I used GET /_cluster/state API to download my cluster state the file size is 149 MB. is that normal ??

As the error states it looks like there are issues writing the cluster state. What type of storage are you using? What load is the cluster under? Which version of Elasticsearch are you using?

The cluster load read from stack monitoring / nodes page !

What does disk I/O and iowait look like? Are you running an index heavy workload?

iowait is between 2.4 and 3, some times peaks to over 13.
For the index heavy workload, I didn't tune Elasticsearch for indexing, but i tuned my filebeat agents for better indexing using bulk size of 1024 and multiple workers.

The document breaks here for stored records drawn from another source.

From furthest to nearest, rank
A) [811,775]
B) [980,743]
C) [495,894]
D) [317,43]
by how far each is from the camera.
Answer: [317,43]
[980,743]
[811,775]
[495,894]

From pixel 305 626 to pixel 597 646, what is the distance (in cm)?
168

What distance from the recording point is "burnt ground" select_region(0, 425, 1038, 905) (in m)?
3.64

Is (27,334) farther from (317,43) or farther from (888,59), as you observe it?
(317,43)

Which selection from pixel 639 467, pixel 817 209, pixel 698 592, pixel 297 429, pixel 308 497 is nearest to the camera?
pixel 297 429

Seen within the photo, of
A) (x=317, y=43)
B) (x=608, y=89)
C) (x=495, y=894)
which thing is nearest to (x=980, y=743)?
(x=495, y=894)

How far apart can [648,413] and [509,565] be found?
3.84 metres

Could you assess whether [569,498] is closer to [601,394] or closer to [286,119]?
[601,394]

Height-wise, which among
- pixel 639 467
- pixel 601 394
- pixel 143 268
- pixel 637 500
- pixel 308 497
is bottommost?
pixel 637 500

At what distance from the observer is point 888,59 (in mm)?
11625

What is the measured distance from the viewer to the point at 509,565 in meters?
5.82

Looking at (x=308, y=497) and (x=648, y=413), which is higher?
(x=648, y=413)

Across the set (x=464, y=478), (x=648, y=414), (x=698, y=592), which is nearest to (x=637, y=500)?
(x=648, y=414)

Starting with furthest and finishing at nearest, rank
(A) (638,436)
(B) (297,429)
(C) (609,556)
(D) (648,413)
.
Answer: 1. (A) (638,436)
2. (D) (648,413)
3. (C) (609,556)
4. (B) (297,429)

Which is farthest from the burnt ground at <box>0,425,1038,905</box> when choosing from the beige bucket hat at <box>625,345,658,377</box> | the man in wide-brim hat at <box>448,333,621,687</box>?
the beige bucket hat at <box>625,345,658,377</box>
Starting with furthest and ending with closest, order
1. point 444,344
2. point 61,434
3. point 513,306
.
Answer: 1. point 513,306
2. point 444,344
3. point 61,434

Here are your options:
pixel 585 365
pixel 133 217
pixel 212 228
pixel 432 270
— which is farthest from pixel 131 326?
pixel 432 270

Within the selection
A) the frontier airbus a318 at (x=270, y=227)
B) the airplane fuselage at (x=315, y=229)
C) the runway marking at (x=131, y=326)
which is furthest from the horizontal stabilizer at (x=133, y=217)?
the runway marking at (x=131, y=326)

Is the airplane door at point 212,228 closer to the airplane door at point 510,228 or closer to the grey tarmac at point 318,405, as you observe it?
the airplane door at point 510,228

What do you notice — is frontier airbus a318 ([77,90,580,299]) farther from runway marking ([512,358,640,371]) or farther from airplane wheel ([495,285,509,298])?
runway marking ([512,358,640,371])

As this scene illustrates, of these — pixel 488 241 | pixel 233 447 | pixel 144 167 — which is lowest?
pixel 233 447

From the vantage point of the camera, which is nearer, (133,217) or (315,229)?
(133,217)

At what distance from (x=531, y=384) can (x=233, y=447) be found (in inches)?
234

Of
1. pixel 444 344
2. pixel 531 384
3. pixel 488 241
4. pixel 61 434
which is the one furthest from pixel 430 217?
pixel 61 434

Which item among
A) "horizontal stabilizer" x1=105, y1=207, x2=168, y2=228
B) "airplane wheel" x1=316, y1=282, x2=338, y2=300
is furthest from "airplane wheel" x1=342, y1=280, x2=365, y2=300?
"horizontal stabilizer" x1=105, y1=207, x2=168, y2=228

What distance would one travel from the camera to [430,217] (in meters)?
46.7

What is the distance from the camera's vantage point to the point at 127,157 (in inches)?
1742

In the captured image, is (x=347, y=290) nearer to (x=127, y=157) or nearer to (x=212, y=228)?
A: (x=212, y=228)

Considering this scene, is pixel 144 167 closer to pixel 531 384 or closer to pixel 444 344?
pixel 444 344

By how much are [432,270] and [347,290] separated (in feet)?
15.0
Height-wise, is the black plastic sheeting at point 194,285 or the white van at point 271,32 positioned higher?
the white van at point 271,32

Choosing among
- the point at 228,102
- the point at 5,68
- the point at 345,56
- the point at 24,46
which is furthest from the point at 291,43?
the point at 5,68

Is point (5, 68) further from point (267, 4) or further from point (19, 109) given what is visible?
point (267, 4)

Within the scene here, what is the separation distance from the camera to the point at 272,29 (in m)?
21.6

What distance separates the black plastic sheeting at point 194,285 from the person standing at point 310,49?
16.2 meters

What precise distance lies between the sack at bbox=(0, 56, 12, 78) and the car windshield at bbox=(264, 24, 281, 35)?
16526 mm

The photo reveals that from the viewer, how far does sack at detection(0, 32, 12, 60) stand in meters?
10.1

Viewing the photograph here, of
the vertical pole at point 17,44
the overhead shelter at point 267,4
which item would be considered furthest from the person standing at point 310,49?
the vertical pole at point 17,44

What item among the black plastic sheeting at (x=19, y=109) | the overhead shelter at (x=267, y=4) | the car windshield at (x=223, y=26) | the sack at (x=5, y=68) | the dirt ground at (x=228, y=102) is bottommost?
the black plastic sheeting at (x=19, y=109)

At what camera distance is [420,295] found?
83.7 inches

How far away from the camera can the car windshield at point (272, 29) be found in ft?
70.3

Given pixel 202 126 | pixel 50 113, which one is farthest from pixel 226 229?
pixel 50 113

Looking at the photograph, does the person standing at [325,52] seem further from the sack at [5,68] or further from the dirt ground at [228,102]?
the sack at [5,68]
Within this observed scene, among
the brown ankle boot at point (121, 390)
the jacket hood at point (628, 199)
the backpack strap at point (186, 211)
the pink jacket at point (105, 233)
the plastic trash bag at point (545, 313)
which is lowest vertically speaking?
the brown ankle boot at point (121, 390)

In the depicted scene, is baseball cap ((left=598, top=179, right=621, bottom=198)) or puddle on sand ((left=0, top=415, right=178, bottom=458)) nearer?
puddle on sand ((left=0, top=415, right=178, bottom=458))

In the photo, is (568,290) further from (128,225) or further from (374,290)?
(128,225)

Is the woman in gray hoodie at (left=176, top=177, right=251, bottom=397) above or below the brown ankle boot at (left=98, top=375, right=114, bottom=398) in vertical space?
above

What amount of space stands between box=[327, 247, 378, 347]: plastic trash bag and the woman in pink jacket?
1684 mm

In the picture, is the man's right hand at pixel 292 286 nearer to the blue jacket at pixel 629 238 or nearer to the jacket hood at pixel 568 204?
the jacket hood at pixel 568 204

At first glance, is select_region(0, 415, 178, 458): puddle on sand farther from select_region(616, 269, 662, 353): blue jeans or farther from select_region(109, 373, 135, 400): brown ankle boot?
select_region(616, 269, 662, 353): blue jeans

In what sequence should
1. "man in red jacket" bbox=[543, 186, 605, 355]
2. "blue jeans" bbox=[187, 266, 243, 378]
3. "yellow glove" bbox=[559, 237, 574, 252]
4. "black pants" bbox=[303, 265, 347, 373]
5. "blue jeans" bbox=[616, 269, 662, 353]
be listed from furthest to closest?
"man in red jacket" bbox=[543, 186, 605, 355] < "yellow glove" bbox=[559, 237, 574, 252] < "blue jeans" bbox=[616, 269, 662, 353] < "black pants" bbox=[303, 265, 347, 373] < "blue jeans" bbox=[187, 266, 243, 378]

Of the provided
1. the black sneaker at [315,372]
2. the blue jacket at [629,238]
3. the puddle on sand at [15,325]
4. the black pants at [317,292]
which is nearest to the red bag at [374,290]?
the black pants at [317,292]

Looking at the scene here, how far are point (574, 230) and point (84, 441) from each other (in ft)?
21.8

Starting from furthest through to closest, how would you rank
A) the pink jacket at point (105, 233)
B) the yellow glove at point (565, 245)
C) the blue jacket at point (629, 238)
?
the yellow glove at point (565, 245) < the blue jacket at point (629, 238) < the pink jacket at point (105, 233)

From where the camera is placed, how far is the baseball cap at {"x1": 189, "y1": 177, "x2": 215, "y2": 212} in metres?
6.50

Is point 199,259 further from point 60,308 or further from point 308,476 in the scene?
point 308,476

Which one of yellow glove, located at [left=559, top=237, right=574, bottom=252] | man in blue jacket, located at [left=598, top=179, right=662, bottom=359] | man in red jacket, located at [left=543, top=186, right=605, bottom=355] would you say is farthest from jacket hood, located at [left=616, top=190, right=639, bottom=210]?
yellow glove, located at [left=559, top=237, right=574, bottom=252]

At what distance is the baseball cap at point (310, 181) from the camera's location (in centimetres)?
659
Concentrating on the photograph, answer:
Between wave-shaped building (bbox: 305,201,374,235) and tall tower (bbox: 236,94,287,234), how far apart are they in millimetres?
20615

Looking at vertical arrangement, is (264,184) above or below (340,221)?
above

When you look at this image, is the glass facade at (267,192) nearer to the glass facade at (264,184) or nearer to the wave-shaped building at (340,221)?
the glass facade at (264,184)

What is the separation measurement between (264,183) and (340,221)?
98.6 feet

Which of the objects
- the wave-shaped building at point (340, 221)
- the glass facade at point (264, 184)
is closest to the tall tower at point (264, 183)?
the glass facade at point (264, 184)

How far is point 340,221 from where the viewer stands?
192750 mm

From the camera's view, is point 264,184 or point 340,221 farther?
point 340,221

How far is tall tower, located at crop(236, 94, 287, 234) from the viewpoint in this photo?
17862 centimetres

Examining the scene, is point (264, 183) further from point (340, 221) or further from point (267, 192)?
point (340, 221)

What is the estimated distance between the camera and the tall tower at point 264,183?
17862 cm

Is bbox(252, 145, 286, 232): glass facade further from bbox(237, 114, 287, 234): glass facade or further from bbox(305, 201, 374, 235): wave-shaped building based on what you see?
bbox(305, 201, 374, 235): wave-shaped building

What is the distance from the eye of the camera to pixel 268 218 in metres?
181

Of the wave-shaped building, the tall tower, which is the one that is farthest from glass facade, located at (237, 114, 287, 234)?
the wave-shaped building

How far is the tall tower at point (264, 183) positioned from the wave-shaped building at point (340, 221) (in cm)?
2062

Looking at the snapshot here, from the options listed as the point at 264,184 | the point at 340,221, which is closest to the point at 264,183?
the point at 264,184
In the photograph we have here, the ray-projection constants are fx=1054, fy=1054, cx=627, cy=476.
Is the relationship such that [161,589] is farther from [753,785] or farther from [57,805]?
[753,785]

After viewing data on stack monitoring I see that the effected node yesterday reached a load of 39.2 before it was dropped of the cluster.

Sounds like your cluster is overloaded, possibly due to using a slow disk. I would recommend increasing the size of the cluster or try upgrading to SSD.

@Christian_Dahlqvist Thank you very much, I think I need to add some nodes.

I don't know if there is any specific answer for this, but how much is Elasticsearch troughtput limit per node.

That depends on the hardware used, data and sometimes even method of ingestion.

This topic was automatically closed 28 days after the last reply. New replies are no longer allowed.